## INFORMATION PROVIDED:
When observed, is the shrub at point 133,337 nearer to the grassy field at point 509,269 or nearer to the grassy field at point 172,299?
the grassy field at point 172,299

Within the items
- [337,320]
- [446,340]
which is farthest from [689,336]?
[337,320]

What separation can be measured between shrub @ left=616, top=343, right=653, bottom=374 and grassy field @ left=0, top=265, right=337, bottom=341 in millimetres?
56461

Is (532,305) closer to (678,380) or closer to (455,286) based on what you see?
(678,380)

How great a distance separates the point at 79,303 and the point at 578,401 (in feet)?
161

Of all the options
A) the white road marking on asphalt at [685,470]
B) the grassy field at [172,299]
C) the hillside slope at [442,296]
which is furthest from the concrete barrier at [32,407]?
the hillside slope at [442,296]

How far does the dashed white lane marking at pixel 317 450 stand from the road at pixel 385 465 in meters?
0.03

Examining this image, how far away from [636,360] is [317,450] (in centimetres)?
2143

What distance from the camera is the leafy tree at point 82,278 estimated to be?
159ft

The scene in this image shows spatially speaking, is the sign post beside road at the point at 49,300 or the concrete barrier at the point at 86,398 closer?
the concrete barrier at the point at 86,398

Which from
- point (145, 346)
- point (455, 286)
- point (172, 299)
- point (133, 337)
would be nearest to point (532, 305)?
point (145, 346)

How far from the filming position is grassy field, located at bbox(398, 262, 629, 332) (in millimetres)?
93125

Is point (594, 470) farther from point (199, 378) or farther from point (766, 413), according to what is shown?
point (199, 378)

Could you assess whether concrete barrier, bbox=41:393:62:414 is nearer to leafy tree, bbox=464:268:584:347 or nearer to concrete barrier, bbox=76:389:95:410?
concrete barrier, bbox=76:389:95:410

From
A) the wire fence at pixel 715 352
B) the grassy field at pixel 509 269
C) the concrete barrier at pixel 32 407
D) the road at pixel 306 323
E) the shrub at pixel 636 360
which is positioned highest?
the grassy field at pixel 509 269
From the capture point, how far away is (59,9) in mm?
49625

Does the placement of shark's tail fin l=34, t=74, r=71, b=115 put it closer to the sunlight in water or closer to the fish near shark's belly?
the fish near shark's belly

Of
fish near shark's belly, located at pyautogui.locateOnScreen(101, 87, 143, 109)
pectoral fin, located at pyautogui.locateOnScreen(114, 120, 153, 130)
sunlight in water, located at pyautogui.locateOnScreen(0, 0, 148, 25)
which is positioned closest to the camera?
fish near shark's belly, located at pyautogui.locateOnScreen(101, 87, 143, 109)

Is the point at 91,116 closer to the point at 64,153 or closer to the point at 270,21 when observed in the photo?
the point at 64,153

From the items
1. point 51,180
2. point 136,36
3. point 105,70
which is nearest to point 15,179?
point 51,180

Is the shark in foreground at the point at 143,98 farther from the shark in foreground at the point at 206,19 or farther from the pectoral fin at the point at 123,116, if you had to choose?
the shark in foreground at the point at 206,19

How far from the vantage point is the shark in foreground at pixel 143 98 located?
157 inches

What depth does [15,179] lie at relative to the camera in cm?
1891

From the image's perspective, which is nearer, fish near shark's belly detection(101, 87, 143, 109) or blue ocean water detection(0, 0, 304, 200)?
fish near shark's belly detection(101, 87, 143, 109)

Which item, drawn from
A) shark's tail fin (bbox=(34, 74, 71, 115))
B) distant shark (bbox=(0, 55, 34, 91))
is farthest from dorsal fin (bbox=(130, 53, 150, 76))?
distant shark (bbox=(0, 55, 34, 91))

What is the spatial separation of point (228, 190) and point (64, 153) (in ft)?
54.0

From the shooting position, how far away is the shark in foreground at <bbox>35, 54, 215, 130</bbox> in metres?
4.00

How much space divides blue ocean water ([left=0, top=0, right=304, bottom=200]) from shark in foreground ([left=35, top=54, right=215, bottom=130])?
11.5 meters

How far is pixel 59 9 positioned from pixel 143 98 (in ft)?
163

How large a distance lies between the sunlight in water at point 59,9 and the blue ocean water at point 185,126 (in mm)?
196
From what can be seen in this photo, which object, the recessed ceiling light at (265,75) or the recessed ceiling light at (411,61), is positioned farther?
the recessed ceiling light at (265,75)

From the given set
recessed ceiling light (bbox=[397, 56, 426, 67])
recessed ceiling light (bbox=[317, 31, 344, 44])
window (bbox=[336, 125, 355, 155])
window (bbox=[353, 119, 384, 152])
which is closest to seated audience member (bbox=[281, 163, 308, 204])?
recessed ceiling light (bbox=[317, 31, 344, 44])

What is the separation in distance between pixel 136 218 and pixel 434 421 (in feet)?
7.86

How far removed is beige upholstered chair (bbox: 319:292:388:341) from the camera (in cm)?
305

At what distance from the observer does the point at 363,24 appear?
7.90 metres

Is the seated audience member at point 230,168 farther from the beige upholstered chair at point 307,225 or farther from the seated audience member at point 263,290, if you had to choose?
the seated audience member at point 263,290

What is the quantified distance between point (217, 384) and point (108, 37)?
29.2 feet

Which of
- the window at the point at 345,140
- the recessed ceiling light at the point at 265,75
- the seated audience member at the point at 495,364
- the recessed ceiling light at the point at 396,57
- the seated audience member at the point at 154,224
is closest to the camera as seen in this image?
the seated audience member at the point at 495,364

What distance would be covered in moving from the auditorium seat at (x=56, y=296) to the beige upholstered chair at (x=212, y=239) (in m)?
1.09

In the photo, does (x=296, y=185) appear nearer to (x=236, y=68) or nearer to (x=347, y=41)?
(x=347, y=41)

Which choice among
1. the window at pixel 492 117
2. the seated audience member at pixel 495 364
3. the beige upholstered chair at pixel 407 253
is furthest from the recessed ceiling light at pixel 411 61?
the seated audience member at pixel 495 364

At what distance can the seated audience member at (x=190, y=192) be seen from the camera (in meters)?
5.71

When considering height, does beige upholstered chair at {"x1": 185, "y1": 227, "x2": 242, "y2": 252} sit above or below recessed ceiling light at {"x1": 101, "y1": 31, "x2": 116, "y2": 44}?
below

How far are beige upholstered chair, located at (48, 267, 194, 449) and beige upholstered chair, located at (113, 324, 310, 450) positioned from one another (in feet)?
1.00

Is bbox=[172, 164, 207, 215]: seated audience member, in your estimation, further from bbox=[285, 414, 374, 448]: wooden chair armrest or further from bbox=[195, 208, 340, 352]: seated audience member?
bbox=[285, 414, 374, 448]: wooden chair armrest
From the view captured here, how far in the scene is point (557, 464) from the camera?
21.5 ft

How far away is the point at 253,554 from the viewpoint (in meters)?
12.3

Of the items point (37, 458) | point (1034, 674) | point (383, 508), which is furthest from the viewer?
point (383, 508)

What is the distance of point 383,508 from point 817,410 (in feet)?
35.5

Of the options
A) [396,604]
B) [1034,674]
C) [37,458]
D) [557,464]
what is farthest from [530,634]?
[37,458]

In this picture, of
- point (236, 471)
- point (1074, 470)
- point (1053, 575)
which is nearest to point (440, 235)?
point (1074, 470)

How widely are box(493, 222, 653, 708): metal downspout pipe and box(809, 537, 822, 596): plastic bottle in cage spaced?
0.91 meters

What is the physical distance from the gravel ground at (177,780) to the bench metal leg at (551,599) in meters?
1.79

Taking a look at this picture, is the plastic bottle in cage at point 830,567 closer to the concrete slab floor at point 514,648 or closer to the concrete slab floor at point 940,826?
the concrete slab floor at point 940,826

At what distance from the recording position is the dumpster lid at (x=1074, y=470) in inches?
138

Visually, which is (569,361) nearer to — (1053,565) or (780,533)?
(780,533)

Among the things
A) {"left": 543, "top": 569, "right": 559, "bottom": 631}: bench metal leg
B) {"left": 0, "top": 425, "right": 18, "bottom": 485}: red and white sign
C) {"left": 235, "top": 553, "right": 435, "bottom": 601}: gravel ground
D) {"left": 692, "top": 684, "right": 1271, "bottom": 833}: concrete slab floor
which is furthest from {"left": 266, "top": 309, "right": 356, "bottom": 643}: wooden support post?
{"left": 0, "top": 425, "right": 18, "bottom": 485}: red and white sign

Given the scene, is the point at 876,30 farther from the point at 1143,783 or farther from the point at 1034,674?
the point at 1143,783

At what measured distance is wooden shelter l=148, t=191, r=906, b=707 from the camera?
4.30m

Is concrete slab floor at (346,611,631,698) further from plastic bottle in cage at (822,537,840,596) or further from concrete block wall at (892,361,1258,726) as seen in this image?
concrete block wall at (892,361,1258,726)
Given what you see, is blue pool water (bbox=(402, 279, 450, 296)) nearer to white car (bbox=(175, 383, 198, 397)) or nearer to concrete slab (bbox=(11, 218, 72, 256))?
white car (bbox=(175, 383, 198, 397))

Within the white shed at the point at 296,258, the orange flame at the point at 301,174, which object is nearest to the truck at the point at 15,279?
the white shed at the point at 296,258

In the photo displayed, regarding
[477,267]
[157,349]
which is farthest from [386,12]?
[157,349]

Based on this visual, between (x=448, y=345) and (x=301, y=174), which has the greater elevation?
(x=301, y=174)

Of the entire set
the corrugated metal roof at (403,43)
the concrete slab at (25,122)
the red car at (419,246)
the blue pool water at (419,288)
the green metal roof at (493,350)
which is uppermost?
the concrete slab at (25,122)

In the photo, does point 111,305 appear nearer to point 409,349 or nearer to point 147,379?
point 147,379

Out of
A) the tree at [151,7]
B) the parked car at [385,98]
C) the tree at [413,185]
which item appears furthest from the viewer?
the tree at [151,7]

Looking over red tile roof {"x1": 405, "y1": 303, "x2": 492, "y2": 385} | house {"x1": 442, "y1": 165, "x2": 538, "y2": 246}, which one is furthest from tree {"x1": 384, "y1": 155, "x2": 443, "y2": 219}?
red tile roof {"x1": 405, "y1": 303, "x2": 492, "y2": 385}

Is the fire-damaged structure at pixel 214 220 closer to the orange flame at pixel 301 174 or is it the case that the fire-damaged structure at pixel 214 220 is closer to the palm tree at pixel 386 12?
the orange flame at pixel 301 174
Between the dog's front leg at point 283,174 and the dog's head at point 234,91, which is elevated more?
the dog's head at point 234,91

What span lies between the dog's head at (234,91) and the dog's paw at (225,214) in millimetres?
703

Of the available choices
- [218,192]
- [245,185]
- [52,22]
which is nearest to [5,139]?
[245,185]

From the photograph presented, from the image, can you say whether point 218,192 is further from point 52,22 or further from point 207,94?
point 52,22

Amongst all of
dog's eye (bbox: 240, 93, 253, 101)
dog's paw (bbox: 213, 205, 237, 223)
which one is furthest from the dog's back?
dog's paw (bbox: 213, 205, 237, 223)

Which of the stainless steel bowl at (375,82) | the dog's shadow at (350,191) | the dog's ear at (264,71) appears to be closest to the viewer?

## YOUR OBJECTIVE:
In the lines from the one containing "From the given set" through the one containing "7.90 metres", switch "observer" to "viewer" and give back only those lines, otherwise unchanged.

## COMPLETED EXERCISE:
From the given set
recessed ceiling light (bbox=[397, 56, 426, 67])
recessed ceiling light (bbox=[317, 31, 344, 44])
window (bbox=[336, 125, 355, 155])
window (bbox=[353, 119, 384, 152])
which is closest to seated audience member (bbox=[281, 163, 308, 204])?
recessed ceiling light (bbox=[317, 31, 344, 44])

What is the separation in distance between pixel 136 218 and pixel 434 421 (in feet)?
7.86

How far removed is beige upholstered chair (bbox: 319:292:388:341) from the camera (in cm)?
305

At what distance from the viewer does the point at 363,24 appear?
7.90 metres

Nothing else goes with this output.